→ **EXTRACT**
=== Section Start ===

In the sweat of they face shalt thou eat bread,

till thou return to the earth out of which thou wast taken. (Gn 3,19)

In the ‘rebuke’ of death, the Lord makes ‘the sea’, the bitterness and depth of temporal abundance, ‘a desert’. So Isaiah says:

The daughter of Sion shall be left as a covert in a vineyard,

as a lodge in a garden of cucumbers, and as a city that is laid waste. (Is 1,8)

Just as the covert is abandoned when the grapes are all picked, and the lodge is abandoned when the fruits are gathered, and a city is deserted and laid waste when its people are led into captivity: so the daughter of Sion, the soul abandoned by God and given over to the devil, will be stripped of all her riches and pleasures. So it goes on: I will turn the rivers, the pleasures of the five senses, into dry land. Then ‘the fish’, the fussy and solicitous folk whose paths are in the sea of this world, will ‘rot’ in their own excrement, ‘for want of water’, the abundance and concupiscence that they used to swim in, and they shall die of thirst, the thirst that tormented the purple-clad rich man in hell (cf. Lc 16,24).

So, be nothing solicitous, because Isaiah says of fussy and solicitous folk:

The fishers also shall mourn, and all that cast a hook into the river shall lament: and they that spread nets upon the waters shall languish away.

They shall be confounded, that wrought in flax, combing and weaving fine linen. (Is 19,89)

The ‘fishers’ are those who love this world, fretting and worrying about riches and pleasures. Those who ‘cast a hook into the river’ are false merchants who, as it were, cover the hook of their intention with the bait of deceitful attraction, so as to catch those who want to buy. Those who ‘spread nets upon the waters’ are accursed usurers, who catch great and small, rich and poor, in the net of their usury. Those who ‘work in flax, combing and weaving fine linen’ are lawyers, legal experts and false advocates with their quibbles. All these folk will lament at their life’s end, when they must give up their stewardship (cf. Lc 16,2), because they will be miserably stripped of the riches they so carefully amassed and so ardently loved. They will languish away, because when their

souls have departed their bodies they will be given to demons to be eternally punished. They will be confounded in the day of judgement before God and his angels. So, be nothing solicitous.

=== Section End ===

→ **DATA BELOW**
=== Section Start ===

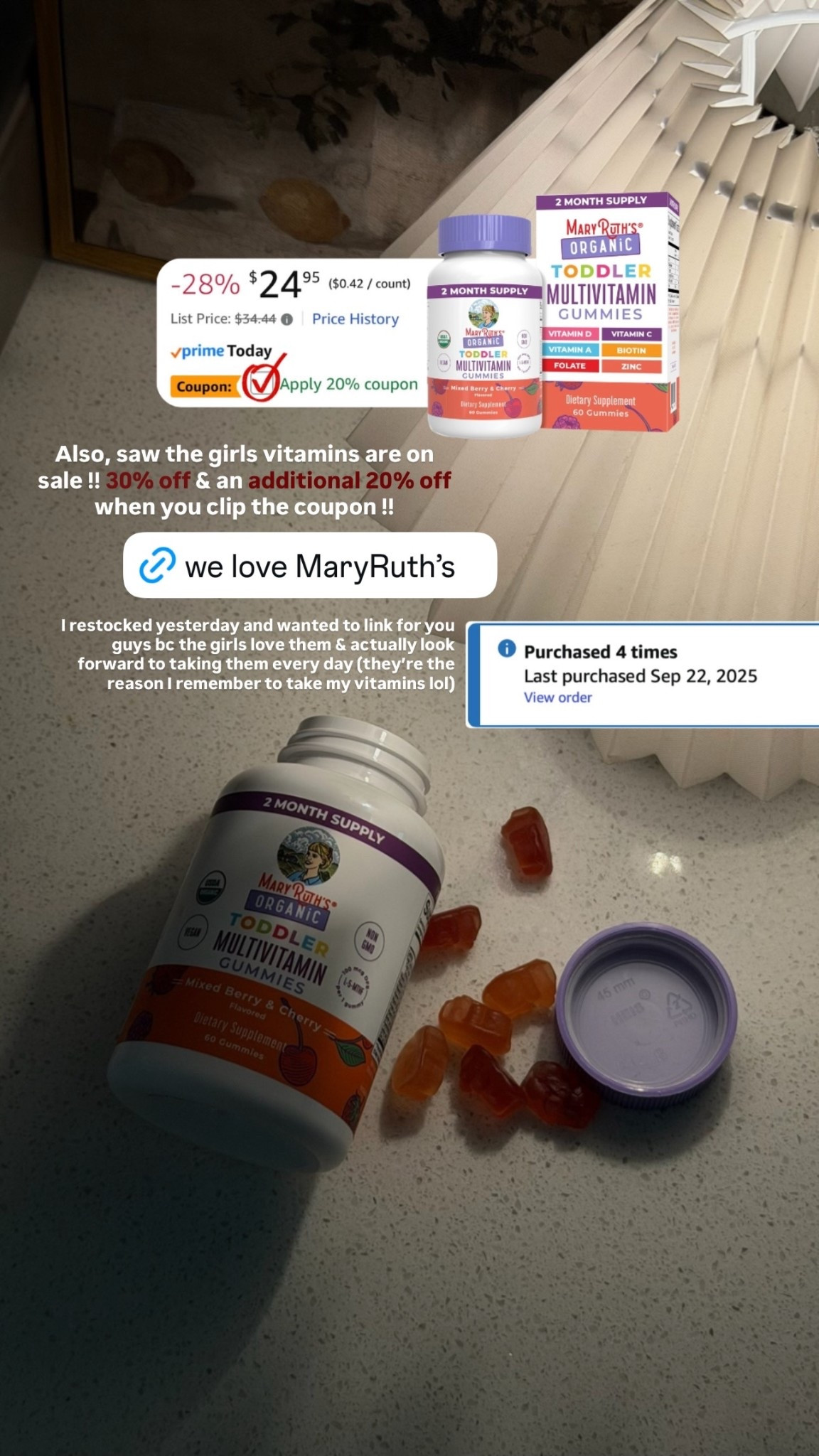 Our kids multivitamins are on sale nearly 30% off plus an additional 20% when you clip the coupon !!

#LTKKids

=== Section End ===

→ **WORK ORDER A**
Using the sermon passage, answer each question in a phrase, one per line:
(i) What does "the sea" stand for?
(ii) Who are those who spread nets upon the waters?
(iii) What are "the rivers" said to be?
→ **WORK ORDER B**
Decide whether each statement agrees with the sermon passage, and back each yes or no with the deciding words quoted from it:
(i) The daughter of Sion is the soul abandoned by God and given over to the devil.
(ii) Those who cast a hook into the river are lawyers.
(iii) The worldly folk will be confounded on the day of judgement before God and his angels.

→ **YOUR RESPONSE A**
(i) The bitterness and depth of temporal abundance.
(ii) Accursed usurers, who catch great and small, rich and poor, in the net of their usury.
(iii) The pleasures of the five senses.

→ **YOUR RESPONSE B**
(i) Yes: "the daughter of Sion, the soul abandoned by God and given over to the devil, will be stripped of all her riches and pleasures."
(ii) No: "Those who ‘cast a hook into the river’ are false merchants"
(iii) Yes: "They will be confounded in the day of judgement before God and his angels."